Getting your dog neutered or spayed is a big decision, and you might be concerned about the complications that could arise. Although the chances of a complication are slim, our White Settlement veterinarians discuss what to expect from spaying or neutering your dog and the signs of complications or infection to watch for.
What to Expect After Your Dog's Procedure
Your dog may feel a little nauseated or tired following the surgery, which is a frequent side effect of anesthetic; however, pain medications will be administered to assist ease the discomfort. They will have a lower appetite for the first 24 hours. To avoid licking the incision site, your dog will need to wear a cone, and you should not bathe or allow them to swim for at least 10-14 days. It is vital that the wound remain dry until it heals.
It's also critical to restrict your dog's activities and ensure that they get enough rest until they recover. Even if they try to run or jump, this does not mean they will heal faster; dogs do not understand the importance of rest, so you will need to limit their movements. Keep your pup in their crate or a small room away from any excitement to limit their movements (no running or jumping).
The procedure for a spayed female dog is also more complex than neutering male dogs, but their recovery time should be about the same which is approximately 10 - 14 days. It's essential to keep their cone on, the incision site dry, and their activities limited until they make a full recovery.
Signs of Infection and Complications in a Neutered or Spayed Dog
While complications from a spay or neuter treatment are extremely uncommon, each surgical procedure entails some risk. As a result, it's vital to strictly adhere to your veterinarian's post-operative recommendations. If you do not, your dog may recover more slowly and may develop additional difficulties or infections. The following are some of the possible adverse effects of a spay and neuter procedure:
- Anestetic complications
- Self-inflicted complications
- Poorly healed wound
- Scrotal bruising or swelling in males
- Incontinence problems
- Hernias in female
- Internal bleeding
- Ovarian remnants in females
Below are the signs of infection and complications you need to keep your eye out for:
- Lethargy for more than a couple of days
- Refusal to eat more than a couple of meals
- Signs of pain for longer than a week (shaking, hiding, drooling)

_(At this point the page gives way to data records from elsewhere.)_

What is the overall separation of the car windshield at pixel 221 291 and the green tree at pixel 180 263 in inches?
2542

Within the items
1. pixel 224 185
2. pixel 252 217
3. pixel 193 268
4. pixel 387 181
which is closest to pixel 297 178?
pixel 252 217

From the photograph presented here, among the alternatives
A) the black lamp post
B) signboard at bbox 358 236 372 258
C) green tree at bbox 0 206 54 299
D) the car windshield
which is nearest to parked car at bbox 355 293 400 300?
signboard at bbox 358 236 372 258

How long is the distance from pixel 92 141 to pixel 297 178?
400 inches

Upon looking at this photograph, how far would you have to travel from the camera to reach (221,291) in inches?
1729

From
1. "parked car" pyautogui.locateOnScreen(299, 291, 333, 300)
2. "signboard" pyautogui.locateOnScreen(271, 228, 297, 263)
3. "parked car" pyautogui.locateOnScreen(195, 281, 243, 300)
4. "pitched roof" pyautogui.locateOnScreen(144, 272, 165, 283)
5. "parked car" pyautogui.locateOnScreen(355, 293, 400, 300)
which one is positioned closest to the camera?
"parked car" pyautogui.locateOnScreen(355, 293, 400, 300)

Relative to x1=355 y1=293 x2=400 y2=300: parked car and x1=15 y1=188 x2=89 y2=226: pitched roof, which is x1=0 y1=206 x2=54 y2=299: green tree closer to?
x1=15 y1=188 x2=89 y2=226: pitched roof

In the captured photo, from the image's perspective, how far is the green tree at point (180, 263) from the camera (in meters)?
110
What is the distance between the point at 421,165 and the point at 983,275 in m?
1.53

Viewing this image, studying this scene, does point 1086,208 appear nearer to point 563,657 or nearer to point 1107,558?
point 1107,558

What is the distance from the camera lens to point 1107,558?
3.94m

- Acute redness, swelling or bruising at the incision site
- Bleeding or pus from the incision site
- Vomiting or diarrhea longer than 24 hours after the procedure (some immediately after can be normal as a result of anesthesia)
- The incision site reopens
- A bad smell coming from the incision site
Your veterinarian will give you more information about what to expect after the procedure, which may include minor swelling, lethargy, and vomiting. However, if your dog exhibits any of the above symptoms of a complication, you should contact your veterinarian as soon as possible.